I have all of the recordings that your mom recorded herself of the songs. There’s rounds, there’s songs in other languages like French and German and Spanish. Then I recorded some videos and added some vocal warmups with it too. I studied music in college for music education and then I got my master’s in vocal pedagogy, just like your mom did.
And so, her philosophy just fits right in with what I agree with, with the way I would want to teach it. And I don’t teach private voice lessons like she did anymore, but yeah, it’s just wonderful to be able to carry on this legacy and have it at Music in Our Homeschool so thank you so much for contacting me about that.

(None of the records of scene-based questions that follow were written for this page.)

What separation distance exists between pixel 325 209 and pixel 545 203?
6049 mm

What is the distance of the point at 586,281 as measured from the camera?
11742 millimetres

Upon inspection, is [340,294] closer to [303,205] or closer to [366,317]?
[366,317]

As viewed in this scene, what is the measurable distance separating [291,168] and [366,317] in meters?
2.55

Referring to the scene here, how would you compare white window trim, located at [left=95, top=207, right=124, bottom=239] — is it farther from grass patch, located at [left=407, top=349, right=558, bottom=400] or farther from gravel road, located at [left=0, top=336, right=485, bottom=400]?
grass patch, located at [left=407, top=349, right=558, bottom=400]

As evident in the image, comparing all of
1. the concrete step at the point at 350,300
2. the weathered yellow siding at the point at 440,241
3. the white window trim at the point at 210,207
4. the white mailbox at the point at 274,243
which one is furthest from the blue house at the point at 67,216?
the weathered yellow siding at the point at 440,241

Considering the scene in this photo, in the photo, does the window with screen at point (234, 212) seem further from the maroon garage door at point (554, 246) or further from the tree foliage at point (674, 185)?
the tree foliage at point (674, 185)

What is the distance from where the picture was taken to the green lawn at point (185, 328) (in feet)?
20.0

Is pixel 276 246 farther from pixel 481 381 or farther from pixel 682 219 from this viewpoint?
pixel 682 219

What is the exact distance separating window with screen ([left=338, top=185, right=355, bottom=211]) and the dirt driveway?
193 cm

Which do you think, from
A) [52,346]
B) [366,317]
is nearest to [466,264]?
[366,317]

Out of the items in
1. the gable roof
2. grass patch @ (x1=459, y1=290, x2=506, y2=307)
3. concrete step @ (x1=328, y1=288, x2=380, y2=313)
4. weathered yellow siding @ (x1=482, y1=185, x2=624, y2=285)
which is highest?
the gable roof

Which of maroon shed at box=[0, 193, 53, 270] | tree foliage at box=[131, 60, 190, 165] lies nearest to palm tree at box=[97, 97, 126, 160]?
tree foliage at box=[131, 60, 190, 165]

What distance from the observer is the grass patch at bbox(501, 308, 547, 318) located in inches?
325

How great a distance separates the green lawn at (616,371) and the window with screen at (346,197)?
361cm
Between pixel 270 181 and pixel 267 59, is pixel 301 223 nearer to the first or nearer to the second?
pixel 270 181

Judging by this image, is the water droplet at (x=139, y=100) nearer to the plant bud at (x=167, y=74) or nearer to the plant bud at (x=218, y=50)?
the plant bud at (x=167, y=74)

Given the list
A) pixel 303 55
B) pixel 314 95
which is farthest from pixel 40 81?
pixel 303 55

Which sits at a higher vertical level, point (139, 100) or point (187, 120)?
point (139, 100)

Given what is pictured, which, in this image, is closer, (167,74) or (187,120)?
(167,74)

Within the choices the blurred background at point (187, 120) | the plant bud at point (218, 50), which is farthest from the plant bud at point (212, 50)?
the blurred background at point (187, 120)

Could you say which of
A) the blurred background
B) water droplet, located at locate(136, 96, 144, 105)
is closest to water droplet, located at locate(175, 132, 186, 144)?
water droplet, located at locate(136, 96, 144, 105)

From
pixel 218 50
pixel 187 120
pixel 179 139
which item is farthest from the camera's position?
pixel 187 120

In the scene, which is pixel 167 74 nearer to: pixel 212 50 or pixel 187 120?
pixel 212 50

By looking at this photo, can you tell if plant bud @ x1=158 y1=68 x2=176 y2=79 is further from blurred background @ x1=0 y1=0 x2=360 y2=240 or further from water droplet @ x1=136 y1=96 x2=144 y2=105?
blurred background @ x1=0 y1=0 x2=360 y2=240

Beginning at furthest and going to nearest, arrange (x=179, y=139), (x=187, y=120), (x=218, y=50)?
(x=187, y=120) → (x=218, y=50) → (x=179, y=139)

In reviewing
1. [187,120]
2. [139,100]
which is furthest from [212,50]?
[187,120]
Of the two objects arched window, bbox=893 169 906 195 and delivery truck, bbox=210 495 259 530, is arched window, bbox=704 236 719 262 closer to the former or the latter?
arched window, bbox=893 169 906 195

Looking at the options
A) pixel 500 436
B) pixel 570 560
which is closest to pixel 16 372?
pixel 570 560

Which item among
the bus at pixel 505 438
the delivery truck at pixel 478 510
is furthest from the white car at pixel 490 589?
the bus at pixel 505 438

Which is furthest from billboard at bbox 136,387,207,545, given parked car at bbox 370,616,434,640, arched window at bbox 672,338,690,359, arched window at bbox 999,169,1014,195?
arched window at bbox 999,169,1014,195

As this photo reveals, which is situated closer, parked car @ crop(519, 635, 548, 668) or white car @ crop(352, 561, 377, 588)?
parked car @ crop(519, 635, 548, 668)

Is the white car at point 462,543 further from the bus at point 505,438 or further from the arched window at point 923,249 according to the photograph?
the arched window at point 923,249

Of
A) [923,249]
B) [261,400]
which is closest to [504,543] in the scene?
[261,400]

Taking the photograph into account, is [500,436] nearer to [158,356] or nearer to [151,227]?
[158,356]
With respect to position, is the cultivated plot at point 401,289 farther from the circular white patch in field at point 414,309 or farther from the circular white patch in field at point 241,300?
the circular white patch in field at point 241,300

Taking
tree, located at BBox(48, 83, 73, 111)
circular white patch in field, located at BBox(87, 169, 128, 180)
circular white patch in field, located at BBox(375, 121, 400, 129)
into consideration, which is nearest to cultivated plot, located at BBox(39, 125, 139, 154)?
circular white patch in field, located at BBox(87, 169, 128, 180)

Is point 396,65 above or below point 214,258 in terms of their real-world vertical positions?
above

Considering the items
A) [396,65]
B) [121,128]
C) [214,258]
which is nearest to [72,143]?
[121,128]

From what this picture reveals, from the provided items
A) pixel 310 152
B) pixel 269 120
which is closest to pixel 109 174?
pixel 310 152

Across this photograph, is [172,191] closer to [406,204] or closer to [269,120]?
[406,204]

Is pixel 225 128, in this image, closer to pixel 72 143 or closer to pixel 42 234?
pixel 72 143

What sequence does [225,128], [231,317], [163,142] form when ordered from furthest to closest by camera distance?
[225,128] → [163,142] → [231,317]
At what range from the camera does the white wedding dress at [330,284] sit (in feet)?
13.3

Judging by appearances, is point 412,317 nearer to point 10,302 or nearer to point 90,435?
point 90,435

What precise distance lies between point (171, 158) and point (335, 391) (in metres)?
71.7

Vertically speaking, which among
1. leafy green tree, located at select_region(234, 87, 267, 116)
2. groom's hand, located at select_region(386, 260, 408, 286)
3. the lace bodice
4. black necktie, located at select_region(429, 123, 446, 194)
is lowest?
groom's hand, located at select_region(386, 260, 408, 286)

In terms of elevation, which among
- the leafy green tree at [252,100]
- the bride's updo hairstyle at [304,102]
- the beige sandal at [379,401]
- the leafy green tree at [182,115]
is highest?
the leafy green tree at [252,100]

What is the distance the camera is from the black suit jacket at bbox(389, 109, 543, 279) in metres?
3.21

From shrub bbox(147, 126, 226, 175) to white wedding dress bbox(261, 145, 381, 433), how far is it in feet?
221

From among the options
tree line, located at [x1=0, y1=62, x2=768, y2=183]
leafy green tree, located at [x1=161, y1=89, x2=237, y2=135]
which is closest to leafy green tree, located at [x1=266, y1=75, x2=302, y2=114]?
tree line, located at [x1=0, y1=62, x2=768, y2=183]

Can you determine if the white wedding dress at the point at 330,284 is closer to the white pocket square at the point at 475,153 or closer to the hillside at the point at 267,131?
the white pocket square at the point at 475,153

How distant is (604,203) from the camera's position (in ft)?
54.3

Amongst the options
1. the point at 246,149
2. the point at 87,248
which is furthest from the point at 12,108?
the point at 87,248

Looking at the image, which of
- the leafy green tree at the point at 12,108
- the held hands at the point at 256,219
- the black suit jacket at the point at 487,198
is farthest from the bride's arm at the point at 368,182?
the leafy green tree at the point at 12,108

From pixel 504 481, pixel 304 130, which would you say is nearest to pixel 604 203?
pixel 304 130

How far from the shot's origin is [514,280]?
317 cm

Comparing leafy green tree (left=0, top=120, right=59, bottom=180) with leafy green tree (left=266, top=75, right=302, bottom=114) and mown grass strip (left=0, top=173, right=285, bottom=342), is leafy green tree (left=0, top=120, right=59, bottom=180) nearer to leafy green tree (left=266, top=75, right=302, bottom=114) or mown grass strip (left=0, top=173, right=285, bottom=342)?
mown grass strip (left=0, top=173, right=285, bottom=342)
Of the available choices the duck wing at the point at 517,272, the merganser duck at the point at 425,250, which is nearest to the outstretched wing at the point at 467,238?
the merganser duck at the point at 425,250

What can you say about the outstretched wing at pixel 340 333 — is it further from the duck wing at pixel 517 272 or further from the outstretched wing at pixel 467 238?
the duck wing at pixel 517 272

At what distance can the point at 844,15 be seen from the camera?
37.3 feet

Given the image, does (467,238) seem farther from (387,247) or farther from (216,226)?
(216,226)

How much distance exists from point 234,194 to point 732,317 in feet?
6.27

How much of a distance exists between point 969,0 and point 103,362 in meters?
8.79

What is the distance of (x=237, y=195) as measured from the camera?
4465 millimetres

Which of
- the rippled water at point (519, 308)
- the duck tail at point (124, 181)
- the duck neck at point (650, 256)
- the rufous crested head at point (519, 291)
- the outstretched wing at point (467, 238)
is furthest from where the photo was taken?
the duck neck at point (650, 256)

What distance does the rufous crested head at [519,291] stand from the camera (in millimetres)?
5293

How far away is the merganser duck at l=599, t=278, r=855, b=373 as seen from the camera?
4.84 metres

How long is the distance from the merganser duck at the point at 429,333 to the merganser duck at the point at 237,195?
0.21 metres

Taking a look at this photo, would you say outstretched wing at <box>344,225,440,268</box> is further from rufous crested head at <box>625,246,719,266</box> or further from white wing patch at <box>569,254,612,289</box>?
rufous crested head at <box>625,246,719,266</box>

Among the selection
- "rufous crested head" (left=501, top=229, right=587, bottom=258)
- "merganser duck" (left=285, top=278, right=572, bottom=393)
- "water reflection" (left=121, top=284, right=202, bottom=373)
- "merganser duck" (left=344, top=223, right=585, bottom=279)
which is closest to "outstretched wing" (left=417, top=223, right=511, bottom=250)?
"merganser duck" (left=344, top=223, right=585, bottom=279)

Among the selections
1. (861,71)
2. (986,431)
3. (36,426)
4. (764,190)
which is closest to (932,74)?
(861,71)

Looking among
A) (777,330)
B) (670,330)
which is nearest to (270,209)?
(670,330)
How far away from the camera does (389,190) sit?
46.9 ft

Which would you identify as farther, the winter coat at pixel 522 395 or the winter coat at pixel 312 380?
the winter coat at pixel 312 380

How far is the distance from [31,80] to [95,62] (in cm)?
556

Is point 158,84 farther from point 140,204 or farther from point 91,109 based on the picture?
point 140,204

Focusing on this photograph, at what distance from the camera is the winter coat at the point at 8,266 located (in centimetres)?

I’m just glancing through a few more questions.
Julie:
Well, can I interrupt with a question, Gena?
Gena:
Yes, please.
Julie:
I am the grandmother. And I have a granddaughter. And actually, several grandchildren, but my granddaughter who is seven, which I believe is a really good age to start music training, almost on the old side for Suzuki.
How could I supplement her education with Singing Made Easy? What would I get? How would this actually play out?
Gena:
Yes, so you would want to start with level one and Marcia, that is Andrew’s mom, said that that’s perfect for ages three and up. So she made these songs so that child as young as age three, but she said she had a man in his sixties start with level one.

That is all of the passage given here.